Di sini, Ansel merasa jengkel. Sungguh, ingin rasanya dia mengumpat sang Tante karena seenaknya sendiri memberi perintah yang dia tidak mengerti sama sekali tapi tetap dilaksanakan. Dengan penuh rasa jijik, terpaksa pria tampan itu mencari apa yang sudah dipesan oleh Erina. "Astaga! Andai saja tante ini orang lain, ingin rasanya aku lempar dirimu ke Arab atau perlu ke kutub Selatan. Tidak anak tidak juga Mamanya, selalu menyusahkan aku. Beruntung aku sayang sama Tante, mau tidak mau menggunakan kelemahanku itu untuk memanfaatkanku," Keluh Ansel kesal.

Bagaimana tidak kesal jika seorang pria berbadan proporsional di suruh mencari beberapa jenis ikan dan seafood di sebuah pasar yang menjijikkan karena becek. Untuk pria sekelas Ansel, sangatlah tidak pas jika harus berdesak-desakkan bersama para ibu-ibu dan nelayan yang datang silih berganti untuk sekedar membeli atau mengirim ikan ke para pedagang.

"Ya Allah, Tante. Kenapa kamu begitu tega menyiksaku seperti ini?" teriaknya frustasi, tentu memancing beberapa orang untuk memperhatikan dirinya. Merasa jika semua orang mengamati tingkahnya barusan, Ansel menghela nafas panjang dan menganggukan kepala dengan sopan. Tidak ingin menjadi pusat perhatian, Ansel segera berlalu dari sana.
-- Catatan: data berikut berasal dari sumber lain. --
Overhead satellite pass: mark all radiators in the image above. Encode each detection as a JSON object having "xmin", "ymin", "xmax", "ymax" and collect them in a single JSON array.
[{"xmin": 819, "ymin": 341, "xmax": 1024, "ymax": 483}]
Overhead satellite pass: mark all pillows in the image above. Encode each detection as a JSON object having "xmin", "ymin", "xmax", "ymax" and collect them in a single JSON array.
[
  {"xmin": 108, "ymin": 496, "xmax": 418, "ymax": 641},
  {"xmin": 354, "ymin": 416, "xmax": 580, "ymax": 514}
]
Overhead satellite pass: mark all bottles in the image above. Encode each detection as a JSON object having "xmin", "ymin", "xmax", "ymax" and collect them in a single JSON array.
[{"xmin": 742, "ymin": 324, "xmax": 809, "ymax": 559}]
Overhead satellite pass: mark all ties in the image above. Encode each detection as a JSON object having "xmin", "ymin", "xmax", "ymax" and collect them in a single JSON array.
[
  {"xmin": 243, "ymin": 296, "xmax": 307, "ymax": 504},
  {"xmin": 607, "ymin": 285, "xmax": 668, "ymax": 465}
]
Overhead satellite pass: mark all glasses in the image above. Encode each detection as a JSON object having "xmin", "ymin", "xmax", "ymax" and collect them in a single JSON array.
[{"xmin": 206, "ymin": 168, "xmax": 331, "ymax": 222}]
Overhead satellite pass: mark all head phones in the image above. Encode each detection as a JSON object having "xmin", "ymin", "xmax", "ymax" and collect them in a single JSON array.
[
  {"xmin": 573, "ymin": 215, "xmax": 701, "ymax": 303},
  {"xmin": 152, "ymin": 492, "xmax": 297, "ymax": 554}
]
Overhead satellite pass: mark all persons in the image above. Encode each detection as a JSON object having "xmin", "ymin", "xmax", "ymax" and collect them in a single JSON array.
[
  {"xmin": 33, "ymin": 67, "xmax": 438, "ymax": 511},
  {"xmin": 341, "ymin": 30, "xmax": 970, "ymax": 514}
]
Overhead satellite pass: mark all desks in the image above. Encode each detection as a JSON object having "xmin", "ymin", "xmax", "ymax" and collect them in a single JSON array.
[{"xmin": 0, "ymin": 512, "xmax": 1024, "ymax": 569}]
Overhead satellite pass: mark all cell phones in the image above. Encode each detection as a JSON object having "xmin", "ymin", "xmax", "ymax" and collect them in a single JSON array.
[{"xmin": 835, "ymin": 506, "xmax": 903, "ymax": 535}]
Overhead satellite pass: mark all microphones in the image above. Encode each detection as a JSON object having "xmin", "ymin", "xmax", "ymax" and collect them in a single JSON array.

Diluar, dia merogoh sakunya mengambil benda pipih yang selalu ada dalam saku, lalu menekan tombol dial menghubungi anak buahnya. Pada panggilan pertama, langsung terdengar suara dari seberang. "Bisa kamu kesini sekarang?"

"..."

"Baiklah, aku tunggu cepat." Setelah mematikan gawainya. Ansel masuk kedalam mobil sembari menunggu kedatangan seseorang yang barusan dia hubungi.

Sepuluh menit kemudian, ada sebuah tangan mengetuk pintu kaca mobilnya. Melihat orang itu anak buahnya, Ansel turun dan segera memberi perintah untuk membelikan beberapa ekor ikan serta udang besar untuk barbeque. Bawahannya mengangguk mengerti dan segera mencari semuanya. Ternyata begitu mudah bagi pria jangkung dengan rambut sedikit keriting sudah kembali. Ansel sempat melongo dibuatnya. Pasalnya baru lima belas menit yang lalu anak buahnya itu memasuki area pasar ikan, ia sudah kembali membawa beberapa kantong plastik pasti berisi sesuai titahnya.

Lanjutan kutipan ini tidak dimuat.